Lihat ke Halaman Asli

Roesda Leikawa

TERVERIFIKASI

Citizen Journalism, Editor, Penikmat Musik Instrumen dan Pecinta Pantai

Begini Caranya Saya Bercinta dengan Kopi

Diperbarui: 21 Juni 2016   18:50

Kompasiana adalah platform blog. Konten ini menjadi tanggung jawab bloger dan tidak mewakili pandangan redaksi Kompas.

Sumber: menshealth.com

Suasana hening begini akan terasa kurang lengkap jika tidak ditemanin kopi, padahal waktu sudah menunjukkan pukul 03.00 WIT, entahlah mata ini belum bisa untuk dipejamkan, maka solusinya adalah mengambil laptop tua untuk mengetik hasil kompromi hati dan pikiran di atas tombol keyboard. Dan seperti biasa saya buatkan sendiri secangkir kopi susu.

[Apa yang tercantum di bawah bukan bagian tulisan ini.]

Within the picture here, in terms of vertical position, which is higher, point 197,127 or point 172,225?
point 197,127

Sebenarnya saya bukan penikmat kopi sejati yang harus setiap hari meminumnya, hanya sesekali saya merindukan pahit manisnya di saat waktu tertentu. Tapi kalau bicara tentang kopi saya langsung teringat pada almarhum bapak, beliau adalah salah satu dari sekian banyak lelaki pecinta dan penikmat kopi hitam.

Pada bapaklah saya belajar mengenal kopi, mulai dari cara memetik buahnya, mengupas kulit, proses pengeringan, sampai menggiling untuk mendapatkan serbuk halus, selanjutnya menjadi secangkir kopi.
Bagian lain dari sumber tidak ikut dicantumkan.